Data to process »

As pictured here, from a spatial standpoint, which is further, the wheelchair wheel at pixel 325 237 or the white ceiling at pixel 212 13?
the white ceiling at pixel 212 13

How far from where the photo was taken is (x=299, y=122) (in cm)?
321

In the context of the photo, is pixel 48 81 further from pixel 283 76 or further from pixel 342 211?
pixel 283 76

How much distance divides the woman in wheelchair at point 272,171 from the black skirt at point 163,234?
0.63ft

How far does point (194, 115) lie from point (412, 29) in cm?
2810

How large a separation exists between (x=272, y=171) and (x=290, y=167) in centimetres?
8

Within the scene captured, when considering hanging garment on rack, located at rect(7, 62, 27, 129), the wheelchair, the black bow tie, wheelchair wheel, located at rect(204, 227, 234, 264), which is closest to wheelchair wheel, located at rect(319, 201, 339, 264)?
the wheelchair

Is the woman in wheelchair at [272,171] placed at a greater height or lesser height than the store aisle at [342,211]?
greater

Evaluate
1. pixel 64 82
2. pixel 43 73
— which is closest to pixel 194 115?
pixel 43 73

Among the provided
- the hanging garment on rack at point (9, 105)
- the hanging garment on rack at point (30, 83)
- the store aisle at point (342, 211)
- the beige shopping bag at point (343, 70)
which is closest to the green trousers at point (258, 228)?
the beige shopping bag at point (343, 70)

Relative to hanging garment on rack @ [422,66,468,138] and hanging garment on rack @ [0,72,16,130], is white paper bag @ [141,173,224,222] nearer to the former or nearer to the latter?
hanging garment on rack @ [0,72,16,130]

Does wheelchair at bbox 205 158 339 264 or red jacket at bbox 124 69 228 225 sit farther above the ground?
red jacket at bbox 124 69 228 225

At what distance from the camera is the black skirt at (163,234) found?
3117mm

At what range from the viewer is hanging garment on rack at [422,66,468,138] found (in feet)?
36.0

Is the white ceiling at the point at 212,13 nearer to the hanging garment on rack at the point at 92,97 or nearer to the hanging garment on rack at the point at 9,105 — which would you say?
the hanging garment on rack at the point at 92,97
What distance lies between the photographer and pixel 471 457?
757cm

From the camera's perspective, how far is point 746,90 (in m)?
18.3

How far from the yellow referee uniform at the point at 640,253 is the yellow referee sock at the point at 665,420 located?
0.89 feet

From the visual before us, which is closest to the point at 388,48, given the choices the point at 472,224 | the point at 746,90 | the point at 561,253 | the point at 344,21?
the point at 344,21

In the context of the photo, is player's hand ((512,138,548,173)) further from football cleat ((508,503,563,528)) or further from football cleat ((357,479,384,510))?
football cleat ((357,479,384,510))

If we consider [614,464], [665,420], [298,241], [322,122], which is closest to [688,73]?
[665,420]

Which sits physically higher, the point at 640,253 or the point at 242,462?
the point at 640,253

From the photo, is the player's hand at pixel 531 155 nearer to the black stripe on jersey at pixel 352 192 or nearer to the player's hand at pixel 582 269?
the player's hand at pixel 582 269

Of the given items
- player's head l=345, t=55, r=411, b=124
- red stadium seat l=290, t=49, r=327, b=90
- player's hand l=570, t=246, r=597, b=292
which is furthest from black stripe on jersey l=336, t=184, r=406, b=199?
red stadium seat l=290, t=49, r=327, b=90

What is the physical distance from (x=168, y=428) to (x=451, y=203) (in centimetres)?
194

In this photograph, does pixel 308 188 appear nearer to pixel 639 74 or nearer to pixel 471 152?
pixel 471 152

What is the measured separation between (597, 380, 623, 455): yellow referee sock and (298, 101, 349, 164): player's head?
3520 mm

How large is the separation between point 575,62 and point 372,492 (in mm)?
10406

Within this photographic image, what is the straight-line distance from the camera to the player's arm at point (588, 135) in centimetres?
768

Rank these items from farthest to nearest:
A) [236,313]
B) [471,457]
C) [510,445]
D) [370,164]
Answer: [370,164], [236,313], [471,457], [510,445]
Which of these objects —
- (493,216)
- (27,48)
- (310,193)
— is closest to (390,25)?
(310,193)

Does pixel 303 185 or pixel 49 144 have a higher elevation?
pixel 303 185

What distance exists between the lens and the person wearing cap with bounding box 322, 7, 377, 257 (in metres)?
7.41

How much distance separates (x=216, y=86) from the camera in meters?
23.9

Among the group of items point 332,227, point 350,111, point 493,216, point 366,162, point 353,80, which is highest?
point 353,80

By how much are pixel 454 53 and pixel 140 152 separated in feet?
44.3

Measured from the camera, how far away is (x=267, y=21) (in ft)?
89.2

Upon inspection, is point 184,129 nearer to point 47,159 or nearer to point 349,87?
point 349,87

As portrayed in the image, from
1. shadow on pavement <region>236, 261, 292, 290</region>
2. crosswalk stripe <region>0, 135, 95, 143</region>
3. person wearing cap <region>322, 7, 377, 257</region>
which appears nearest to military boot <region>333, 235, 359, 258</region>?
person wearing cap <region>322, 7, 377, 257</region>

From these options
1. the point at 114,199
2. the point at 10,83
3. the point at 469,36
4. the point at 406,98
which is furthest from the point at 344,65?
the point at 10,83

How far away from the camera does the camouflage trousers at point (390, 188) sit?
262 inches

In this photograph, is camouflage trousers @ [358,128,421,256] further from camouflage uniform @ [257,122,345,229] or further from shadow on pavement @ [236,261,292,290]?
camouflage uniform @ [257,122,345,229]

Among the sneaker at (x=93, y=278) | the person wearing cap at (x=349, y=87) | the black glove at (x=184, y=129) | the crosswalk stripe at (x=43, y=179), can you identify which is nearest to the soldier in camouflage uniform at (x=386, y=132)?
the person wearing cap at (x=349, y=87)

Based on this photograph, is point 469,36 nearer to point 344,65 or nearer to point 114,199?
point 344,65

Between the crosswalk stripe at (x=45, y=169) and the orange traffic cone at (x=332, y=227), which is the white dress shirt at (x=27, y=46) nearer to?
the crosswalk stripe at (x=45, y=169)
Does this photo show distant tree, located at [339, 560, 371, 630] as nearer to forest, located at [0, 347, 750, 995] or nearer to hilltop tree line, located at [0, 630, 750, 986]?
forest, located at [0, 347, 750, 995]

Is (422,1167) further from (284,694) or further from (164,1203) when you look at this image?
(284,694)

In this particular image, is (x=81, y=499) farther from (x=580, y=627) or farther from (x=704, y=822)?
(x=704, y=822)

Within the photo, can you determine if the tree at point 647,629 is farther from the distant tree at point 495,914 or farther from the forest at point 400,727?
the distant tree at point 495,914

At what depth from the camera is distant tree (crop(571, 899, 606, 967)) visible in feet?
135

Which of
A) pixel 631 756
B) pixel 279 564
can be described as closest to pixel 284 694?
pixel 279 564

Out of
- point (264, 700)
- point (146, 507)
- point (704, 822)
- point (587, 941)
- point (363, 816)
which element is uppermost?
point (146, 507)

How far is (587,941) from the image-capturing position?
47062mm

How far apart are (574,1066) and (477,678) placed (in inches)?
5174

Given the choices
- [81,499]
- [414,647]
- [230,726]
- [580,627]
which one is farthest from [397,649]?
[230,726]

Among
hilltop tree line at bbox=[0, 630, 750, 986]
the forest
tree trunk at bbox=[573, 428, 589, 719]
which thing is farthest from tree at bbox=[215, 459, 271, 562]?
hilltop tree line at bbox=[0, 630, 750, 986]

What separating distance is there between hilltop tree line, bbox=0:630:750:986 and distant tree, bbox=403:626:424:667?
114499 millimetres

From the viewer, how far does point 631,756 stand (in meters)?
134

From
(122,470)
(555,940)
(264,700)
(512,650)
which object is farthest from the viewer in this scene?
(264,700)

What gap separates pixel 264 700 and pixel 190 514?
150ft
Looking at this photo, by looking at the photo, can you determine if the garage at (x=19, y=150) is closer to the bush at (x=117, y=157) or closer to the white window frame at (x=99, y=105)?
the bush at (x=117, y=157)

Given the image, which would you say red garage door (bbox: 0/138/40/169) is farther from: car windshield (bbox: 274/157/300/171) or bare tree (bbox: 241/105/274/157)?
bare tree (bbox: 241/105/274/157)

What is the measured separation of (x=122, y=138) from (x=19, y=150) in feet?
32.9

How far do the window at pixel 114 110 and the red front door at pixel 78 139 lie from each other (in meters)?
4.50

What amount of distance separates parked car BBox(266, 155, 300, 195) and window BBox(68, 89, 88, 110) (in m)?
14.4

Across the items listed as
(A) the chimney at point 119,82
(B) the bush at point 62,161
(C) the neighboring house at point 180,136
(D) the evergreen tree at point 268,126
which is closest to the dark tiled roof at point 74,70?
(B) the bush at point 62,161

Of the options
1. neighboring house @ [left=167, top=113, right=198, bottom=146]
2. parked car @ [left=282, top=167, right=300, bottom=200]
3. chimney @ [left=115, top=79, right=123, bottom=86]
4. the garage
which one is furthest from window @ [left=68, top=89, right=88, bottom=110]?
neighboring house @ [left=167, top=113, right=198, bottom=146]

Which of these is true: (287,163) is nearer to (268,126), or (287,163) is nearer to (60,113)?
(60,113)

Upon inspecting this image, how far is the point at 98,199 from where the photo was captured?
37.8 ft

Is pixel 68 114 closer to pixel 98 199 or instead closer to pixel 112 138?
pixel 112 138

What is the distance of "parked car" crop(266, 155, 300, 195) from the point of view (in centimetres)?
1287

What you are asked to do »
Please quote nothing but the lines from the line with "What amount of" through the end of the data above, exactly as written, ends included.

Output for this task »
What amount of distance separates parked car BBox(266, 155, 300, 195) and window BBox(68, 89, 88, 110) (in m)?
14.4

Across the items listed as
(A) the chimney at point 119,82
(B) the bush at point 62,161
(C) the neighboring house at point 180,136
(D) the evergreen tree at point 268,126
which is closest to the dark tiled roof at point 74,70?
(B) the bush at point 62,161

Of the options
1. neighboring house @ [left=167, top=113, right=198, bottom=146]
2. parked car @ [left=282, top=167, right=300, bottom=200]
3. chimney @ [left=115, top=79, right=123, bottom=86]
4. the garage
which one is furthest from window @ [left=68, top=89, right=88, bottom=110]?
neighboring house @ [left=167, top=113, right=198, bottom=146]

Which of these is true: (287,163) is nearer to (268,126), or (287,163) is nearer to (60,113)?
(60,113)

Upon inspecting this image, how far is the point at 98,199 from where the photo was captured?
37.8 ft

Is pixel 68 114 closer to pixel 98 199 or instead closer to pixel 112 138?
pixel 112 138

What is the distance of "parked car" crop(266, 155, 300, 195) from the point of view (in centimetres)?
1287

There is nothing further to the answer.